ABSTRACT Cancer metastases to the leptomeninges (LM) are difficult to treat, create significant morbidity, and predict extremely poor survival. There are currently no molecularly targeted approaches to prevent LM disease involvement. LM metastases are frequent in hematologic malignancies such as acute lymphoblastic leukemia (ALL), and the incidence in solid tumors is rising. We recently reported a novel mechanism whereby ALL cells invade the central nervous system (CNS) LM by migrating along the abluminal surface of emissary blood vessels that bridge the vertebral and calvarial bone marrow and subarachnoid spaces. ALL cells hijack a neural stem cell developmental migration pathway involving α6 integrin receptor and laminin binding interactions in order to crawl along the laminin-rich basement membrane of this unique vasculature. These vessels pass from the bone marrow through apertures in the vertebral or calvarial bone to directly enter the LM. Malignant cells expressing the laminin receptor, α6, invade along the external surface of this bridging vasculature in an integrin-dependent fashion, bypassing the peripheral circulation and the blood brain barrier to efficiently metastasize to the LM. This finding explains the clinical observation that LM metastases frequently occur in the absence of brain parenchymal disease involvement. In this proposal, we will define the signaling events that are activated in leukemic cells upon α6 integrin-laminin engagement, determine the role of α6 integrin-laminin interactions in breast cancer leptomeningeal metastasis, and test the efficacy of downstream PI3K inhibition to target this pathway in mouse models of ALL and breast cancer LM metastasis. These studies will provide new mechanistic insight into a poorly understood biologic phenomenon and a therapeutic approach to an area of high unmet clinical need.

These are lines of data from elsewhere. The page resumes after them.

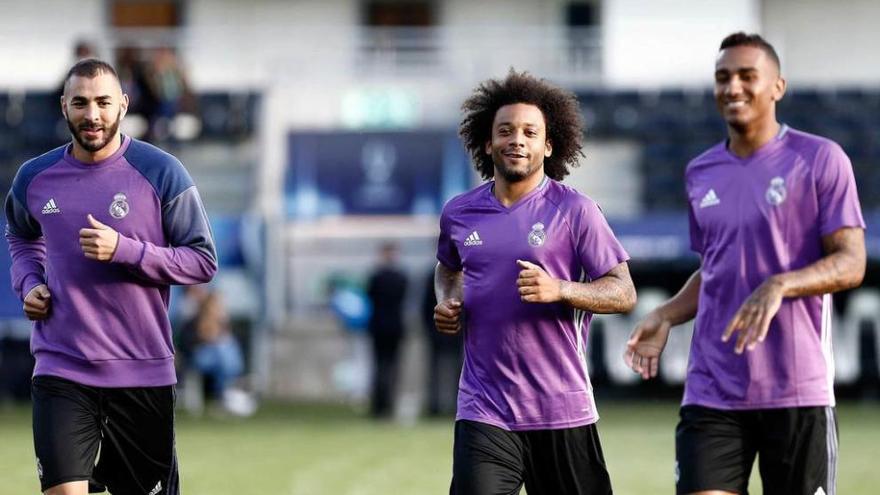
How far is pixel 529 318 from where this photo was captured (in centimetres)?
758

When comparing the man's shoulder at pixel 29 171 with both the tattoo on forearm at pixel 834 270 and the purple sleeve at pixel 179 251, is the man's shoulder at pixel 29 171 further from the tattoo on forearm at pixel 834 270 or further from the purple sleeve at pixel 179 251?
the tattoo on forearm at pixel 834 270

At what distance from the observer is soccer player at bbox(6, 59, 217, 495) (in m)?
7.85

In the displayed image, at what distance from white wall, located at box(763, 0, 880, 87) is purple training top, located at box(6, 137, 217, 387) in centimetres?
2467

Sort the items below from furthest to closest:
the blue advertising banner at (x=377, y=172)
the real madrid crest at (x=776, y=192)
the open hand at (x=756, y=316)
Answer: the blue advertising banner at (x=377, y=172) < the real madrid crest at (x=776, y=192) < the open hand at (x=756, y=316)

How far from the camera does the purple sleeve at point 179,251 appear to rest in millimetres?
7734

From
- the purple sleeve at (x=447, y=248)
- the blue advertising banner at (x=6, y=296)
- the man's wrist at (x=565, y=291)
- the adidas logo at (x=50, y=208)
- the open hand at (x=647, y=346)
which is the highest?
the adidas logo at (x=50, y=208)

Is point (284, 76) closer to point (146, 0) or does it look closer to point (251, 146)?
point (251, 146)

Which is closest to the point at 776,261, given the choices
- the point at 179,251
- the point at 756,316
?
the point at 756,316

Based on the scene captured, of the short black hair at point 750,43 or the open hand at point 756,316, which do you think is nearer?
the open hand at point 756,316

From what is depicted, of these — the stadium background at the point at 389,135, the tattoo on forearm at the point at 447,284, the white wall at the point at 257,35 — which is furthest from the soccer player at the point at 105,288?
the white wall at the point at 257,35

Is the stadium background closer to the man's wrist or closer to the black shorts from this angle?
the man's wrist

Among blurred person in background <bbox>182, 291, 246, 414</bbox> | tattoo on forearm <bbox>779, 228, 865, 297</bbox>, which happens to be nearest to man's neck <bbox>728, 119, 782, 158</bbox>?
tattoo on forearm <bbox>779, 228, 865, 297</bbox>

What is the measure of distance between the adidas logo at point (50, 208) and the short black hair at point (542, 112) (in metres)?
1.87

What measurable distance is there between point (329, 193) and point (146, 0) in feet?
28.7
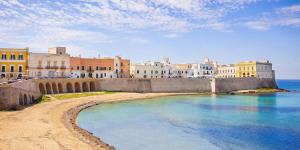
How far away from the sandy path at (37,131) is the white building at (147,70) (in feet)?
160

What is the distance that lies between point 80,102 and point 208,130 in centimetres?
2546

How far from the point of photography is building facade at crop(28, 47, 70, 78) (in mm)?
64000

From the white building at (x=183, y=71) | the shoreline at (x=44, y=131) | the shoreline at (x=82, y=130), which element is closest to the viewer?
the shoreline at (x=44, y=131)

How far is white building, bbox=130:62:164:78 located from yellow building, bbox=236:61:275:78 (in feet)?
96.2

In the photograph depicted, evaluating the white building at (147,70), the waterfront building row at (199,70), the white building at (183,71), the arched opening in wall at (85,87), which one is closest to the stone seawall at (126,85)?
the arched opening in wall at (85,87)

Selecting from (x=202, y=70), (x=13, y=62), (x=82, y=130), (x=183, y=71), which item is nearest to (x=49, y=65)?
(x=13, y=62)

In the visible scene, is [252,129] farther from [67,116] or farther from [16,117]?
[16,117]

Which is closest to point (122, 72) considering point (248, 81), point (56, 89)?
point (56, 89)

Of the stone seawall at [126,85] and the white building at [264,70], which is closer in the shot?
the stone seawall at [126,85]

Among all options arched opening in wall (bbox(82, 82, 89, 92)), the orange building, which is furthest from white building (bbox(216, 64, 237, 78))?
arched opening in wall (bbox(82, 82, 89, 92))

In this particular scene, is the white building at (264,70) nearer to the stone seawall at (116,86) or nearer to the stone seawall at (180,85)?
the stone seawall at (116,86)

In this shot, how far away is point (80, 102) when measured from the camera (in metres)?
50.6

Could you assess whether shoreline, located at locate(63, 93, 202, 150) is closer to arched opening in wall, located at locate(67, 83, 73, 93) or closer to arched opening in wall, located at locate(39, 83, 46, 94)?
arched opening in wall, located at locate(39, 83, 46, 94)

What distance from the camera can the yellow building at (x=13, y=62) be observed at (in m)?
59.7
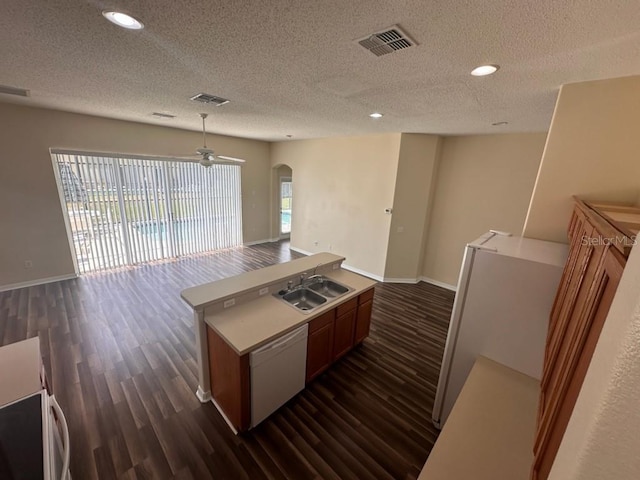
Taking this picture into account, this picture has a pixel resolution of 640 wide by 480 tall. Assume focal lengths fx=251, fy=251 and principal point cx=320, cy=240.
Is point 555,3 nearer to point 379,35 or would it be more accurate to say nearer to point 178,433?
point 379,35

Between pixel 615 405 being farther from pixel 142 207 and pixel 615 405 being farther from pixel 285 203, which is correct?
pixel 285 203

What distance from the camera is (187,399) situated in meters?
2.37

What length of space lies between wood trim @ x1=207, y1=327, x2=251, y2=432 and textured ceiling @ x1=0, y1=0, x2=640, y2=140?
216 centimetres

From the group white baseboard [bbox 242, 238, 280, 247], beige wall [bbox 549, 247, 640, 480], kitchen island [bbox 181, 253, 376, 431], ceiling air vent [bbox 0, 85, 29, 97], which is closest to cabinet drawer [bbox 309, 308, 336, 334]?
kitchen island [bbox 181, 253, 376, 431]

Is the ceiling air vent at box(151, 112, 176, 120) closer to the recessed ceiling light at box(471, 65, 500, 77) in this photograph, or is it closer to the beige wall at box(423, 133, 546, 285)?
the recessed ceiling light at box(471, 65, 500, 77)

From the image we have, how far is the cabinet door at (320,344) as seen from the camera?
8.00 ft

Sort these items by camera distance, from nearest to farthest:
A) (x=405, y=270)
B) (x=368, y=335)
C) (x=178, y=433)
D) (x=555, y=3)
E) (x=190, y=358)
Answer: (x=555, y=3) < (x=178, y=433) < (x=190, y=358) < (x=368, y=335) < (x=405, y=270)

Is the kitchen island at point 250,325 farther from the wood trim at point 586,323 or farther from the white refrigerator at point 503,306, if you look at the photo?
the wood trim at point 586,323

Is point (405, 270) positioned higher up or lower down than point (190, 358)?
higher up

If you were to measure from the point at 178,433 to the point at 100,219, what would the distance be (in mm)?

摘要 转移到软脑膜(LM)的癌症很难治疗，会造成显著的发病率，而且 预测极差的存活率。目前还没有分子靶向的方法来预防LM病 参与其中。淋巴转移常见于血液系统恶性肿瘤，如急性淋巴细胞性白血病 (ALL)，实体肿瘤的发病率正在上升。我们最近报道了一种新的机制，所有细胞 通过沿使者血液的腔面迁移来侵袭中枢神经系统(CNS)LM 连接脊椎、颅骨、骨髓和蛛网膜下腔的血管。所有细胞都劫持了一个 涉及α-6整合素受体和层粘连蛋白结合的神经干细胞发育迁移途径 相互作用，以便沿着这种独特的血管系统富含层粘连蛋白的基底膜爬行。这些 血管从骨髓通过椎骨或颅骨中的小孔直接进入 Lm.表达层粘连蛋白受体α6的恶性细胞沿着桥接的外表面侵袭 依赖整合素的血管系统，绕过外周循环和血脑屏障，以 有效地转移到左后方。这一发现解释了临床观察到的LM转移频繁的原因 发生在无脑实质疾病受累的情况下。在本提案中，我们将定义信令 白血病细胞中α6整合素-层粘连蛋白结合时被激活的事件决定了α6的作用 整合素层粘连蛋白相互作用在乳腺癌软脑膜转移中的作用 抑制PI3K靶向ALL和乳腺癌LM转移小鼠模型中的这一途径。这些研究 将为一种鲜为人知的生物现象和治疗方法提供新的机械洞察力 一个高度未得到满足的临床需求的地区。